Il Messaggero, 4 novembre 2018
I videogiochi rendono analfabeti?
«Sarà forte ma io considero i giochi elettronici una delle cause dell’incapacità di leggere, giocare e sviluppare il ragionamento. In casa mia non entrano». È questo il tweet con cui Carlo Calenda, l’ex ministro dello Sviluppo economico, ha ammesso di tenere lontani i suoi quattro figli dai videogiochi. Queste poche parole, scritte da colui che nei governi Renzi e Gentiloni era visto come l’uomo dell’innovazione, hanno scatenato un polverone di polemiche. Una battaglia a colpi di tweet tra Calenda, sostenuto da un gran numero di commenti, e chi è intervenuto in difesa dei videogame. Dai semplici appassionati agli esperti del settore. «Carlo Calenda credo che lei, in buona fede, non conosca la reale identità di ciò che chiama giochi elettronici, che sono opere interattive dal valore culturale e artistico, nel solco di letteratura, teatro, cinema o fumetto. Lo insegno da 10 anni all’Università», scrive in un tweet Marco Accordi Rickards, docente all’Università Tor Vergata di Roma, secondo il quale «oggi il videogioco è molto più che un semplice gioco davanti a uno schermo, è un’autentica opera interattiva».

**Estratti dei dati:**
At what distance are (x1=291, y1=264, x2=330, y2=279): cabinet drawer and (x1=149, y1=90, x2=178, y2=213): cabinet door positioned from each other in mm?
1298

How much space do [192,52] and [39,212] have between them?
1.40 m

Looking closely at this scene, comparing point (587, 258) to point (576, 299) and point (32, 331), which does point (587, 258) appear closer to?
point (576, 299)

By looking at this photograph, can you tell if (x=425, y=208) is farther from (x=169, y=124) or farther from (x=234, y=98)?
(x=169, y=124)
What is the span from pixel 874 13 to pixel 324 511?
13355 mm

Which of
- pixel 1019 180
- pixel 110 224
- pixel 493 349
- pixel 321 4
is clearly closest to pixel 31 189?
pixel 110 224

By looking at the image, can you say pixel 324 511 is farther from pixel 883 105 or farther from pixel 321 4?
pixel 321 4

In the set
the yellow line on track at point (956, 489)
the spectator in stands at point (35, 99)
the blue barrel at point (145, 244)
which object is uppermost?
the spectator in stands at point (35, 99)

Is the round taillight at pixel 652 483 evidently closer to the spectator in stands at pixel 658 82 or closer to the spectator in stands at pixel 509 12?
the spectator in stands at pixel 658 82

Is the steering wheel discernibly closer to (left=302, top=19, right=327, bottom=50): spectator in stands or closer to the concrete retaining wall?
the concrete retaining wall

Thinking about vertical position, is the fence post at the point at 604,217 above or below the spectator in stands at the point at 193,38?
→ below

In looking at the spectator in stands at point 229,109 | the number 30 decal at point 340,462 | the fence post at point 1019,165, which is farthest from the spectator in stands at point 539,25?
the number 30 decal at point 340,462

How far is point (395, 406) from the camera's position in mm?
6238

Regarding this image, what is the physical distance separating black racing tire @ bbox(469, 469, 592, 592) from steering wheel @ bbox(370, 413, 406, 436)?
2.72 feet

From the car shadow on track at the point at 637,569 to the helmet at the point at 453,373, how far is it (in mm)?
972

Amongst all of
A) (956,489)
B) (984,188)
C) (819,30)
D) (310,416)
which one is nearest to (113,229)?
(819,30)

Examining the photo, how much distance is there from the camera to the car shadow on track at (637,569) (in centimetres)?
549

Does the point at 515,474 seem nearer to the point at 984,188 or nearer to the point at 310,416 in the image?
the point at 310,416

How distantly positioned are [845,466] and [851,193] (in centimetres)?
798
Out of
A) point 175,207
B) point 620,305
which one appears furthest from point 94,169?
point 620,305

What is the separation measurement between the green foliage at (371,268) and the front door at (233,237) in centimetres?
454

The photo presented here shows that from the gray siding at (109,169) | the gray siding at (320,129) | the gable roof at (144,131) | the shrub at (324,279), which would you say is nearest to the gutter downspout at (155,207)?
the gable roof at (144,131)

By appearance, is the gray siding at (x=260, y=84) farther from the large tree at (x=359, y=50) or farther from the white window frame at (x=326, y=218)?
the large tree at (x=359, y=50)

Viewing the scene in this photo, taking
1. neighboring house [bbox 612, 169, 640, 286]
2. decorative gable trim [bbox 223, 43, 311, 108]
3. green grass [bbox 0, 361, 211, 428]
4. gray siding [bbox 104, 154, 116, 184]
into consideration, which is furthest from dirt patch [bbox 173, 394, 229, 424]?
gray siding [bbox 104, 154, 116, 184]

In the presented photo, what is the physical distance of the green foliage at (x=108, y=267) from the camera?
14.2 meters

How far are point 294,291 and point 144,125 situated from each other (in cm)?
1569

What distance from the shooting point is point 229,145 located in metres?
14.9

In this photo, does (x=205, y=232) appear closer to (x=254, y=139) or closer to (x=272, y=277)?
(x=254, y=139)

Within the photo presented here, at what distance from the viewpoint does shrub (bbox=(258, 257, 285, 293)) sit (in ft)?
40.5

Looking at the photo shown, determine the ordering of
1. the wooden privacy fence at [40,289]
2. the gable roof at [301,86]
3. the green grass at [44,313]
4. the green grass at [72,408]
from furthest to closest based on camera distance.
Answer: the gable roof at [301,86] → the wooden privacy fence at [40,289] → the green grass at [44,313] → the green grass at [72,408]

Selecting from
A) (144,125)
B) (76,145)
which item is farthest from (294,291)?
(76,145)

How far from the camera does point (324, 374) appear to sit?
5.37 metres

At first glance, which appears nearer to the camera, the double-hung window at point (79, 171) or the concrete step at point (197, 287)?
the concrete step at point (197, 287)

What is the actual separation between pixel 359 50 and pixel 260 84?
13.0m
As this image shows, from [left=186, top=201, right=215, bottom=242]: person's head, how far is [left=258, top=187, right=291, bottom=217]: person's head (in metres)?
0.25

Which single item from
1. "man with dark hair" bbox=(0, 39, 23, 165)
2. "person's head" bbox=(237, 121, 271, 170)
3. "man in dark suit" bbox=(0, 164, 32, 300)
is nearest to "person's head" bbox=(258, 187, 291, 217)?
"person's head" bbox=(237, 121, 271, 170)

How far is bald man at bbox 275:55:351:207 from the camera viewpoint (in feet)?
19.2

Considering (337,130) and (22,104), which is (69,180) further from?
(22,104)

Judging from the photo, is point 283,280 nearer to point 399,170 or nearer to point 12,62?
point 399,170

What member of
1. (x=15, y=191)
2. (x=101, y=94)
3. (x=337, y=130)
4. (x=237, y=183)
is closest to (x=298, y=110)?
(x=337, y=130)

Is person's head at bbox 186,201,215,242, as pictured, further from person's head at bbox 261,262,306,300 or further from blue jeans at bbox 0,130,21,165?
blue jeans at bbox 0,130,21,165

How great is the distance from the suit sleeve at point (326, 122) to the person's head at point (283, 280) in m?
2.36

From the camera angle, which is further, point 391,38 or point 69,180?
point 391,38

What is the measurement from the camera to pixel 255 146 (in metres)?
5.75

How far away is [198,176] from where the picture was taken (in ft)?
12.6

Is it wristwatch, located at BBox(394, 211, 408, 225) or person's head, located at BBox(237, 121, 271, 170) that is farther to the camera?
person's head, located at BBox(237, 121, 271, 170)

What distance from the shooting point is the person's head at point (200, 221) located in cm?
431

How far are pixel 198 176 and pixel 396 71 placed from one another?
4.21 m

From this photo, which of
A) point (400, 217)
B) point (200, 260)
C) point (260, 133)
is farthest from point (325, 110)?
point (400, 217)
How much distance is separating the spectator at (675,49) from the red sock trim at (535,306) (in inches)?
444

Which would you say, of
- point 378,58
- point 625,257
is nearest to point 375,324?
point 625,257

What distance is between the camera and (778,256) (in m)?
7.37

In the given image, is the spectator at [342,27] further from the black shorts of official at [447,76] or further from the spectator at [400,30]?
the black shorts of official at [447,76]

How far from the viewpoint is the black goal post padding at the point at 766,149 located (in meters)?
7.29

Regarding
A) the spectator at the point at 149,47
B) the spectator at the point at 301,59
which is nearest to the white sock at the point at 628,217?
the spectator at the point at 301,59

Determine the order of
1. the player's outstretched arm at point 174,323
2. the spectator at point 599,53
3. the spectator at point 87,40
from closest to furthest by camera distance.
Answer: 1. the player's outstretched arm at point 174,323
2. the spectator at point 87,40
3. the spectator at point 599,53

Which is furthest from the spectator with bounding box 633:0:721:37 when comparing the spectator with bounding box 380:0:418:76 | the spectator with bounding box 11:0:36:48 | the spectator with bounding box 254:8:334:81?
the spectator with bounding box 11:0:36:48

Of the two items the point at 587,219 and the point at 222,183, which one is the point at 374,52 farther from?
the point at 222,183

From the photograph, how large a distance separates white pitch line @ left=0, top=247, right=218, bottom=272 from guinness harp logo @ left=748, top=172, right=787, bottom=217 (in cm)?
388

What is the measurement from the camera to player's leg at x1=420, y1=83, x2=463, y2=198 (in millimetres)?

**Esercizio assegnato A:**
Traduci in inglese questa frase dell'articolo sui videogiochi: «Queste poche parole, scritte da colui che nei governi Renzi e Gentiloni era visto come l'uomo dell'innovazione, hanno scatenato un polverone di polemiche.»
**Esercizio assegnato B:**
Riscrivi sotto forma di elenco puntato il paragrafo dell'articolo sui videogiochi che comincia con «Sarà forte ma io considero», conservandone i fatti principali.
I record costituiscono materiale a sé stante, distinto dall'articolo sui videogiochi.

**Soluzione dell'esercizio A:**
These few words, written by the man who was seen as the man of innovation in the Renzi and Gentiloni governments, stirred up a storm of controversy.

**Soluzione dell'esercizio B:**
- Carlo Calenda, ex ministro dello Sviluppo economico, ha scritto in un tweet di considerare i giochi elettronici una delle cause dell'incapacità di leggere, giocare e sviluppare il ragionamento, e che in casa sua non entrano.
- Con quel tweet ha ammesso di tenere lontani i suoi quattro figli dai videogiochi.
- Le sue parole hanno scatenato molte polemiche, anche perché nei governi Renzi e Gentiloni era visto come l'uomo dell'innovazione.
- Su Twitter è nata una battaglia tra Calenda, sostenuto da molti commenti, e i difensori dei videogiochi, dai semplici appassionati agli esperti del settore.
- Marco Accordi Rickards, docente all'Università Tor Vergata di Roma, ha risposto che i videogiochi sono opere interattive dal valore culturale e artistico, come letteratura, teatro, cinema o fumetto. Ha aggiunto di insegnarlo all'università da 10 anni.